*Extrait à lire*:
Le  Projet nous avait promis que le pouvoir n’est pas et ne saurait être une question de partage entre copains ou compagnons, mais une affaire de gestion éthique et efficiente, confiée à toute personne digne de confiance, compétente et ayant un sens élevé du bien public, intègre et incorruptible et ce après un appel à candidature, aujourd’hui remis aux calendes grecques. Pourquoi cherche t-il obligatoirement à ce que ces autorités donnent suite à ces appels ? Une faveur ou une attention. Peu importe, mais sa sortie dévoile de manière insidieuse comment certaines personnes perçoivent le pouvoir et ses lambris dorés. Un appel du pied ou tout qui s’en approche de près ou de loin ne fait pas partie du bon comportement ni d’une certaine intégrité morale. Le plus cocasse dans cette sortie infâme d’un prédicateur est de se trouver des excuses pitoyables en évoquant le prophète Mohamed (PSL) alors que son exemplarité comportementale telle qu’elle décrite par le Saint Coran et les recueils de Hadiths ne souffre d’aucune ambiguïté. Le politicien Imam Dramé s’est fourvoyé à force de vouloir trop parler, occuper l’espace médiatique et d’user sciemment ou inconsciemment d’un langage ordurier propre à beaucoup de nos hommes ou femmes politiques. Parler en public est un art et trop de paroles nuit à l’action politique.

*Objectif de l'exercice*: D'après l'extrait à lire, comment le texte définit-il le fait de parler en public ? Les données ci-dessous forment un ensemble indépendant de l'extrait.

*Données fournies*:
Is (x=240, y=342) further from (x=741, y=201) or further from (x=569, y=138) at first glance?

*Corrigé*: Parler en public est un art, et trop de paroles nuit à l'action politique.